PROJECT SUMMARY Despite the availability of antibiotics to combat Tuberculosis (TB), it is one of the leading causes of death due to infectious disease. Mycobacterium tuberculosis (Mtb) is a successful pathogen because it survives within immune cells and effectively establishes and maintains a latent TB infection. Therefore, understanding the mechanisms underlying the establishment or maintenance of dormancy can inform new strategies for TB therapeutics. Mycobacterial membrane protein large (MmpL) proteins are dedicated cell wall lipid transporters. Along with their accessory Mycobacterial membrane protein small (MmpS) proteins, these transporters are crucial players in mycobacterial physiology and pathogenesis. MmpL3 is essential; and MmpL4, MmpL5, MmpL7, MmpL8, MmpL10 and MmpL11 contribute to Mtb virulence. The related proteins MmpL3 and MmpL11 that transport mycolic acid-containing lipids are of particular interest to us. MmpL3 transports trehalose monomycolate and is required for mycobacterial replication and viability. We showed that MmpL11 transports monomeromycolyl diacylglycerol and a mycolate ester wax. These are species of lipids that are sometimes referred to as “storage lipids” and are associated with dormant bacteria in vitro and accumulate in granulomas of TB patients. Therefore, it appears that MmpL11 plays a role in a clinically relevant, but poorly understood, aspect of Mtb pathogenesis. While significant advances have been made identifying MmpL substrates, the regulation of MmpL protein expression and their role in cell wall remodeling in different environmental conditions has not been explored. The proposed studies will characterize the structure and function of Mtb transcriptional regulators that control expression of essential and virulence-associated MmpL and MmpS proteins. Our preliminary data indicate that fatty acids directly modulate activity of these unique transcription factors. This suggests a model where Mtb can directly assess and respond to fatty acid intermediates, metabolic state and nutrient availability to control mmpL and mmpS gene regulation.

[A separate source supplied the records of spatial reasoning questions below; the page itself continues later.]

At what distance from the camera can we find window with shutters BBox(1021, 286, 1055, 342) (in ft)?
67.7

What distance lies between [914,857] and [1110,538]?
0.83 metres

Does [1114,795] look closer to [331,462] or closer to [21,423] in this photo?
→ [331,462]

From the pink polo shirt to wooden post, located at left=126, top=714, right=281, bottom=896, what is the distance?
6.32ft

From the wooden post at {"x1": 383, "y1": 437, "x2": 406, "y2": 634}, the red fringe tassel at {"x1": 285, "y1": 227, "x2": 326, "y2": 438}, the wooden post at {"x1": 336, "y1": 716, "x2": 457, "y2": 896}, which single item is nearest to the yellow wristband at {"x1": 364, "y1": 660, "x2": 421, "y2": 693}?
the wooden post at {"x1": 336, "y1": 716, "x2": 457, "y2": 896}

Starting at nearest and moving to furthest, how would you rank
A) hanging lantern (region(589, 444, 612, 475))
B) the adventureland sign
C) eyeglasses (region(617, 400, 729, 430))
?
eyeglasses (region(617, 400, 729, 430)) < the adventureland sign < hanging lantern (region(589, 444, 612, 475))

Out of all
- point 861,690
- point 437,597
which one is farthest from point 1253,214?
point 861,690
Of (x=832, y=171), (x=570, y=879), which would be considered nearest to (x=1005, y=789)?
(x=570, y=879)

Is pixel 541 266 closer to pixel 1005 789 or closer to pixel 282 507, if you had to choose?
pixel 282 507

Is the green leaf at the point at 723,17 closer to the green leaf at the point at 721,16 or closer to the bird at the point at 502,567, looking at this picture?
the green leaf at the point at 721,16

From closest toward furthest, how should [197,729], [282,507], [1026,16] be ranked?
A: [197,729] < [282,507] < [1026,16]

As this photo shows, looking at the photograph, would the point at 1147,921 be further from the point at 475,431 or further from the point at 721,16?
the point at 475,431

By defining the molecular mechanisms underlying the regulation of MmpL transporters and identifying their regulons, we will generate novel insights into the transition between actively dividing Mtb and latent or non-replicating persistent Mtb. !

项目概要 尽管有抗生素可以对抗结核病 (TB)，但它仍然是导致死亡的主要原因之一 由于传染病。结核分枝杆菌 (Mtb) 是一种成功的病原体，因为它能够存活下来 免疫细胞内并有效地建立和维持潜伏性结核感染。因此，了解 建立或维持休眠的机制可以为结核病的新策略提供信息 疗法。 分枝杆菌大膜蛋白 (MmpL) 是专用的细胞壁脂质转运蛋白。沿着 这些转运蛋白及其附属的分枝杆菌小膜蛋白 (MmpS) 至关重要 分枝杆菌生理学和发病机制的参与者。 MmpL3 必不可少；和 MmpL4、MmpL5、MmpL7、 MmpL8、MmpL10 和 MmpL11 有助于 Mtb 毒力。相关蛋白 MmpL3 和 MmpL11 我们对运输含分枝菌酸的脂质特别感兴趣。 MmpL3 转运海藻糖 单分枝杆菌，是分枝杆菌复制和生存所必需的。我们证明了 MmpL11 运输 单体菌基二酰基甘油和霉菌酸酯蜡。这些脂质种类有时 被称为“储存脂质”，与体外休眠细菌相关并在肉芽肿中积累 结核病患者。因此，MmpL11 似乎在临床相关但知之甚少的过程中发挥着作用， Mtb 发病机制的一个方面。 虽然 MmpL 底物的识别已取得重大进展，但 MmpL 蛋白的调控 表达及其在不同环境条件下细胞壁重塑中的作用尚未被探索。 拟议的研究将表征控制 Mtb 转录调节因子的结构和功能 必需的和毒力相关的 MmpL 和 MmpS 蛋白的表达。我们的初步数据表明 脂肪酸直接调节这些独特转录因子的活性。这提出了一个模型，其中 Mtb 可以直接评估和响应脂肪酸中间体、代谢状态和营养可用性来控制 mmpL 和 mmpS 基因调控。通过定义 MmpL 调节的分子机制 转运蛋白并识别它们的调节子，我们将对主动之间的转变产生新的见解 区分 Mtb 和潜伏或非复制持久性 Mtb。 ！